Une vie de pacha avec carottes et choux en veux tu en voilà, à bignoler par sa fenêtre.
Niveau entretien, bien moins chiant que les poules. Ce bunny est propre et fait toujours dans une bassine remplie de paille. Étonnant non ?
Mais voilà un matin c'est le drame.
Le mousse me chope avec sa tête des mauvais jours
- Il a dû avoir peur d’une fouine et sa patte arrière semble cassée. Il doit souffrir !
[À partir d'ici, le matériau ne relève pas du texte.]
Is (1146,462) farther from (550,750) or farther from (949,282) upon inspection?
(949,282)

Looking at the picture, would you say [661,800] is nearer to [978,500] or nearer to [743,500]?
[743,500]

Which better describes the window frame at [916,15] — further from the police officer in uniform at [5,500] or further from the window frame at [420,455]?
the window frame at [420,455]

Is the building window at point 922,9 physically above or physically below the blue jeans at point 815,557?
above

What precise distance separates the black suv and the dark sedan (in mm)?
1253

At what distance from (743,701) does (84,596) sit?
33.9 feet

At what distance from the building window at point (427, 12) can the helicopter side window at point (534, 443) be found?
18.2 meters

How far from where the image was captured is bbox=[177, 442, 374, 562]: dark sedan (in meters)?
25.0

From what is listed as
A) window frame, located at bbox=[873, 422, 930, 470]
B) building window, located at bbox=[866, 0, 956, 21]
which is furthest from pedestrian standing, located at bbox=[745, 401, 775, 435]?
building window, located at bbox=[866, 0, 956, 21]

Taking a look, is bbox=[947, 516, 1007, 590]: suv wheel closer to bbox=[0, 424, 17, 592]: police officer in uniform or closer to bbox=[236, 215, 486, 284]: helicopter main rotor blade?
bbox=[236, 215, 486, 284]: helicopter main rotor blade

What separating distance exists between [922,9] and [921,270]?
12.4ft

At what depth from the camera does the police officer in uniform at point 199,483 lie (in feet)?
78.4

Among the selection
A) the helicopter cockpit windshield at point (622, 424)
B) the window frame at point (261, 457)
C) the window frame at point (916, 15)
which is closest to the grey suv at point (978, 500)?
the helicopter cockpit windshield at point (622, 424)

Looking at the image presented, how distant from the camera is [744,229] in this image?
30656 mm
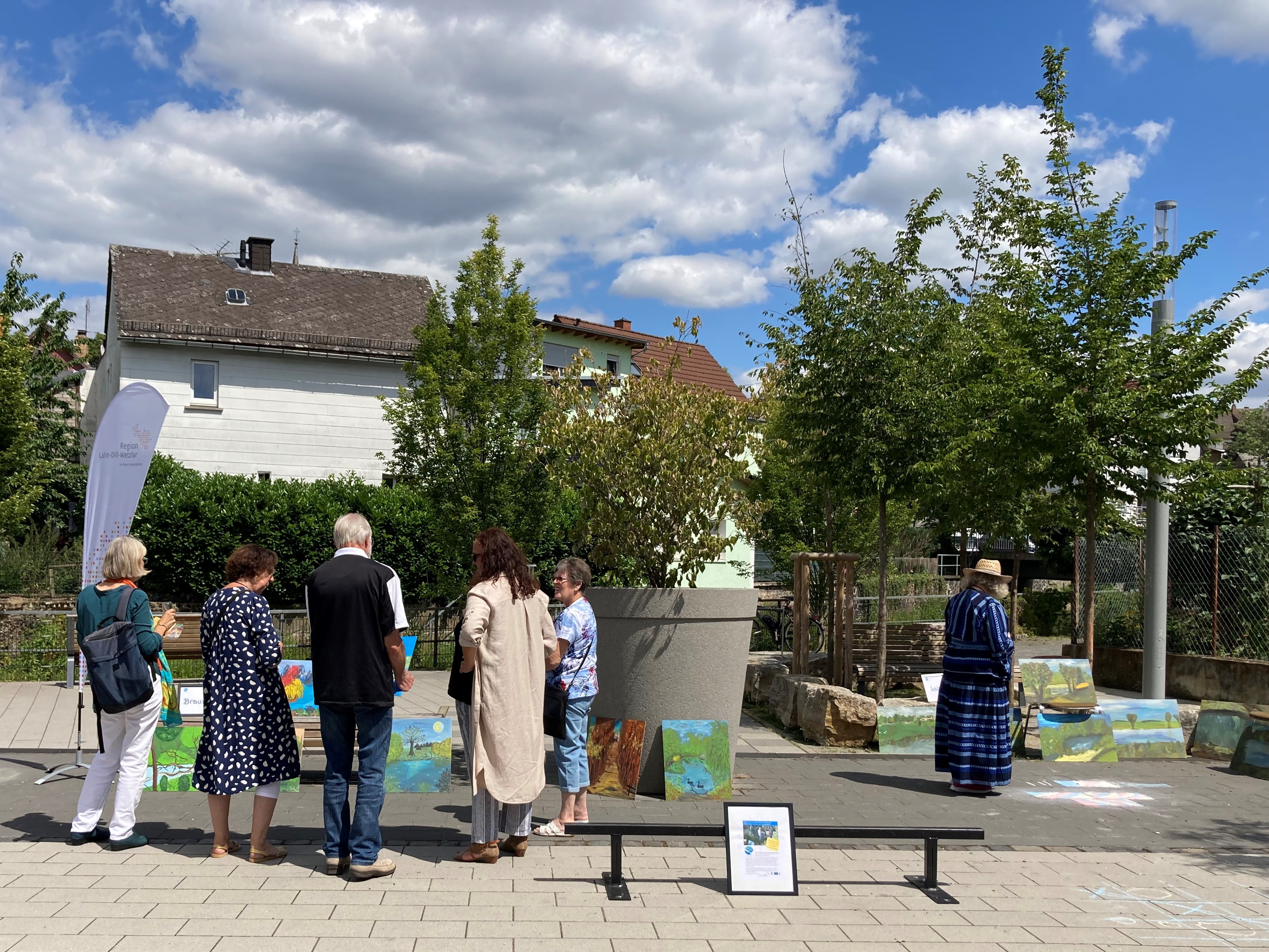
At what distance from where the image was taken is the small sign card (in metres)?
7.57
La véto fait la moue. Il faut l'opérer, mais elle ne fait pas ça. Il faut prendre rendez-vous avec un CHIR. Ça coûte des sous. Elle lui file du tramadol. Le lapinou déjà pas nerveux va être grave foncedé. En rentrant, grande discussion avec le mousse qui a un caractère entier, comme sa mère. smiley.
- Je paye avec mes économies !
- Ok on va voir avec l'école des vétos alors. Au moins qu'il forme les jeunes.
A l’origine de cette note, là tout autant déterminée, Lucie, qui avait traversé quatorze et quarante cinq et qui avait une méthode radicale pour les lapins défaillants .
Elle sortait un gourdin court accroché par une ficelle à un clou de la grange et attrapait le gaillard par les deux pattes de derrière .
La d’un seul coup sec derrière la tête, elle l’envoyait ad patrès. Ensuite elle coinçait les deux pattes dans le nœud de la corde du gourdin et suspendait le tout au clou de la porte du poulailler.
Les poules connaissaient le rituel et s’approchaient de la porte dans un amas et un brouhaha digne des soldes.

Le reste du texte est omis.